Just Gave Birth To A Monster

, , , , , | Healthy | October 23, 2018

When I was very pregnant — ready-to-pop pregnant — I went to an appointment, to make sure everything was still going good, heart beating, moving around, all that stuff. I decided to grab fast food on the way in, and soon realized that my stomach wasn’t happy with my choice.

When I got into the appointment, I mentioned that I was slightly worried that there had been no Braxton Hicks, and the nurse assured me that I probably had but just didn’t realize it, and hooked me up to monitors. The whole time we were talking, I was holding in an incredible amount of gas, and trying to be discreet. She walked out and closed the door, and I finally let it go.

My husbands eyes were watering, and the thunder actually knocked things off the shelves. The first was followed by several more rather powerful explosions. At this point I was surprised the paint wasn’t peeling off the walls, and I looked over at the contraction machine and realized that it was faithfully recording every rumble. I was dying, knowing that the nurse was going to come in any second and have her eyebrows sizzled off by the noxious fumes. My husband was trying very hard to appear supportive and not laugh, but failing miserably.

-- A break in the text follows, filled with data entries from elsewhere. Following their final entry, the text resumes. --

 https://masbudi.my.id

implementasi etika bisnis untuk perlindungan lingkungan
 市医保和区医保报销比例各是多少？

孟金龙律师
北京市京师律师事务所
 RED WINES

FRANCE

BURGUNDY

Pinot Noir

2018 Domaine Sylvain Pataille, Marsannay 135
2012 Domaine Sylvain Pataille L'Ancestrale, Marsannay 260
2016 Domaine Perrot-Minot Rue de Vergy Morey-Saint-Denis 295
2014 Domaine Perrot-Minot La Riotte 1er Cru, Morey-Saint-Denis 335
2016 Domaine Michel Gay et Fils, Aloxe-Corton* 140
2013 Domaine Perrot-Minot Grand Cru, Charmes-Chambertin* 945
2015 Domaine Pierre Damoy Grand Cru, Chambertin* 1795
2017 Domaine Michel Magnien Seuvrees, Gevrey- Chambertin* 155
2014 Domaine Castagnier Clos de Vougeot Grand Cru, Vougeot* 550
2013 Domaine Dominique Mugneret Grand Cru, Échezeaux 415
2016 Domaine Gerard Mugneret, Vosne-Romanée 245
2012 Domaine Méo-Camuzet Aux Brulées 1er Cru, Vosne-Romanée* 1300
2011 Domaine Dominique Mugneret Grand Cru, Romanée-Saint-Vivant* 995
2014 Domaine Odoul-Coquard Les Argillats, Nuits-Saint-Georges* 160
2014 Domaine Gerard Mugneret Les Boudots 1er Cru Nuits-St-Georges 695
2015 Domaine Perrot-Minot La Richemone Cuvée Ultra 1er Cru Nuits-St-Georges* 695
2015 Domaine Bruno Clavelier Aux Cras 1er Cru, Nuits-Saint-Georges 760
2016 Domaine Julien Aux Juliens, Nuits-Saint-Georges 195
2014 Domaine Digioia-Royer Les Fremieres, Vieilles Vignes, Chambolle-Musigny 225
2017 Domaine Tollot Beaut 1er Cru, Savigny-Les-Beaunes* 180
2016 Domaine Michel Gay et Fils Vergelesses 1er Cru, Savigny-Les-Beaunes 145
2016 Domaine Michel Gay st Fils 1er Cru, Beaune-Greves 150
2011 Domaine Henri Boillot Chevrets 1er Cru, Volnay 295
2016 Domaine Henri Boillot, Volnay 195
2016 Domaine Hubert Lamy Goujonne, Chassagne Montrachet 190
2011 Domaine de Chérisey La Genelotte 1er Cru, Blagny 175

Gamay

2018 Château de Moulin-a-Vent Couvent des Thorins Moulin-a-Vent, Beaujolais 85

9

The nurse came back in, and apparently completely oblivious to the smell, triumphantly held up the contraction tape to declare, “See?! You are having contractions! Powerful ones, too. Those are what we are looking for!”

My husband almost fell out of his seat, howling and wiping his eyes, while I was left to explain that no, that was my lunch, and those were literally the most monstrous farts I had ever been involved with.

To this day, I cannot figure out how she was able to walk into that green haze, and not realize what was actually going on.